#### [Texto del documento]
·····
13/3/10

NO QUIERO TRABAJAR NUNCA MAS!



El derecho al trabajo no tiene oposición. Hay por supuesto un rechazo general a ciertas formas de explotación laboral: el trabajo esclavo, el trabajo infantil, etc. Pero nadie se opone a que la gente trabaje. Pobres y ricos, creyentes y laicos, militantes de derecha e izquierda, todos concuerdan en las virtudes del trabajo. No dudan en asociarlo a la dignidad, en sintetizar la nobleza de alguien diciendo “es un muchacho trabajador”. Lo presentan como la herramienta que permite construir un futuro individual y colectivo mucho mejor.

Y sin embargo, han existido también intentos de trazar sistemas coherentes de pensamiento que sí cuestionen su obligatoriedad y legitimidad. No se trata de ejercicios intelectuales a favor de una sociedad del ocio (como los de Theodor Adorno o Bertrand Russell) o de bromas poco rebuscadas, como“La guitarra” de Los Auténticos Decadentes (“porque yo: no quiero trabajar...”) o el “trabajás, te cansás, ¿qué ganás?”, frase que hizo célebre a Fatiga, personaje interpretado por José Marrone en La barra de la esquina (1950) y por Juan Carlos Altavista en Los muchachos de mi barrio(1970). Se trata de personas o grupos de personas que creen ―o dicen creer― no sólo que una sociedad sin trabajo es posible, sino inevitable.
·····
#### [Consigna 1]
Traduzca al inglés esta oración del texto sobre el derecho al trabajo: "Pero nadie se opone a que la gente trabaje."
#### [Consigna 2]
Imprima el fragmento del texto sobre el derecho al trabajo que se abre con las palabras que contienen "Y sin embargo, han" y se cierra con "posible, sino inevitable.".
Los datos no son necesarios para resolver esta actividad.

Entradas tomadas de una colección
·····
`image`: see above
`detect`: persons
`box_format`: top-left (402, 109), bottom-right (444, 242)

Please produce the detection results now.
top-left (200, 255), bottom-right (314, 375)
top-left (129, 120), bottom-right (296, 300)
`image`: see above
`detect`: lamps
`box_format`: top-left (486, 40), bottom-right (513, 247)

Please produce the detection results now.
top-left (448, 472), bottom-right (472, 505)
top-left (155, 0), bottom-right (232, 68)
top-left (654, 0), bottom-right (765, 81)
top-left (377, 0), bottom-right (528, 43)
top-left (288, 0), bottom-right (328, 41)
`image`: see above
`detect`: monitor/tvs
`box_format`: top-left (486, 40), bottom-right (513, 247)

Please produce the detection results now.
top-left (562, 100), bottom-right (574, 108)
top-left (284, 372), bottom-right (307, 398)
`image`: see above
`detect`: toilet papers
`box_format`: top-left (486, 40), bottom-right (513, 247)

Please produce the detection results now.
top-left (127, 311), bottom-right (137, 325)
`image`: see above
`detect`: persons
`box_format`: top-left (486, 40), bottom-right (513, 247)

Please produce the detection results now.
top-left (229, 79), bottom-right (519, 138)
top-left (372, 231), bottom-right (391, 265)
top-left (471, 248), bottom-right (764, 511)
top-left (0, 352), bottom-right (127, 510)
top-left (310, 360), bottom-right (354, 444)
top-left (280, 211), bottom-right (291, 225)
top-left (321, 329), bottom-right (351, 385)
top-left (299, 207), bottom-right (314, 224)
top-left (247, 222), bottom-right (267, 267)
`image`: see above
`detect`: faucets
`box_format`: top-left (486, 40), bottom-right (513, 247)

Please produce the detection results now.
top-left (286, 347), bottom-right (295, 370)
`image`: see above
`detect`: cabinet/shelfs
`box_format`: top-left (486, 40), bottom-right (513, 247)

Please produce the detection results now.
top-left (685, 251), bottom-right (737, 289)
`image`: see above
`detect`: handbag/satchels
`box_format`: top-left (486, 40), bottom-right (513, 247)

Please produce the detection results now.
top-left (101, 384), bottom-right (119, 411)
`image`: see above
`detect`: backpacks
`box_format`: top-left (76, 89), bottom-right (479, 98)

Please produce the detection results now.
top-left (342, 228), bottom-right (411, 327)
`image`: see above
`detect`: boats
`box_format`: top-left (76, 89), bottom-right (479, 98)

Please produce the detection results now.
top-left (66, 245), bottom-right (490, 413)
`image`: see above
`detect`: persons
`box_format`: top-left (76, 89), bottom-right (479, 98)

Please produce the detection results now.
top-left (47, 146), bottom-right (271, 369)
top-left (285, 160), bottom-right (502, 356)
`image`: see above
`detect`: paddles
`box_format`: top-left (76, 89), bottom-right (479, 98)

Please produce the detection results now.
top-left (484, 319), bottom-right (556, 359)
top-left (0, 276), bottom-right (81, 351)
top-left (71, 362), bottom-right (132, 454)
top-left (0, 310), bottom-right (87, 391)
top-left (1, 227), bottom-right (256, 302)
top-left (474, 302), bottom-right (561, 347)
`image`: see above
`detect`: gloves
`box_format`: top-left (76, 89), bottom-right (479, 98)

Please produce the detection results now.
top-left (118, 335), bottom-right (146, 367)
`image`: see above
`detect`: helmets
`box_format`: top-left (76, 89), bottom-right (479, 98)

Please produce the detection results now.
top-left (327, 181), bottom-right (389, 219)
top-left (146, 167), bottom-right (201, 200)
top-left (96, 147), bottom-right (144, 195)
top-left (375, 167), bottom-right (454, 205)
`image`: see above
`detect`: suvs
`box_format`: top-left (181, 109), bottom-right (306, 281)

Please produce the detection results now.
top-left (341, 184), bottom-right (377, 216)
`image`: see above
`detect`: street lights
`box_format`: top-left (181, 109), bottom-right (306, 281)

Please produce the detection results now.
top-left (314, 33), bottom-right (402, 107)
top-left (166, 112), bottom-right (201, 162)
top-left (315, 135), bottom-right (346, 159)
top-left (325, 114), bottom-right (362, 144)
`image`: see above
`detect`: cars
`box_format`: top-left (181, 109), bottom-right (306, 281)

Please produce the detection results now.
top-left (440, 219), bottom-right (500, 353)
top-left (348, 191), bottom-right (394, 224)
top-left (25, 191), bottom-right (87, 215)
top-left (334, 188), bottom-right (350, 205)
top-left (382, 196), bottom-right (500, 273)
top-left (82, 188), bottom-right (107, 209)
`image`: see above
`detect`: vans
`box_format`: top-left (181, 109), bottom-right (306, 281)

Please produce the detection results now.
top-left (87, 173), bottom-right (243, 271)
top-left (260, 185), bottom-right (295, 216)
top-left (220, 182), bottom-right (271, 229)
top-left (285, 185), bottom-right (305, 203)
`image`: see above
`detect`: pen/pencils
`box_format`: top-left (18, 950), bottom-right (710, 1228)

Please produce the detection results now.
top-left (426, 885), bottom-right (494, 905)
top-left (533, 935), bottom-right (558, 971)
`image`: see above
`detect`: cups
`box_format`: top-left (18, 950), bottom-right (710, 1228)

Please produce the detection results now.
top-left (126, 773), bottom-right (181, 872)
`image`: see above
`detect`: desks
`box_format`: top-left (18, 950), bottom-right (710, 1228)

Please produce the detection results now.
·····
#### [Respuesta correcta 1]
But no one objects to people working.

#### [Respuesta correcta 2]
Y sin embargo, han existido también intentos de trazar sistemas coherentes de pensamiento que sí cuestionen su obligatoriedad y legitimidad. No se trata de ejercicios intelectuales a favor de una sociedad del ocio (como los de Theodor Adorno o Bertrand Russell) o de bromas poco rebuscadas, como“La guitarra” de Los Auténticos Decadentes (“porque yo: no quiero trabajar...”) o el “trabajás, te cansás, ¿qué ganás?”, frase que hizo célebre a Fatiga, personaje interpretado por José Marrone en La barra de la esquina (1950) y por Juan Carlos Altavista en Los muchachos de mi barrio(1970). Se trata de personas o grupos de personas que creen ―o dicen creer― no sólo que una sociedad sin trabajo es posible, sino inevitable.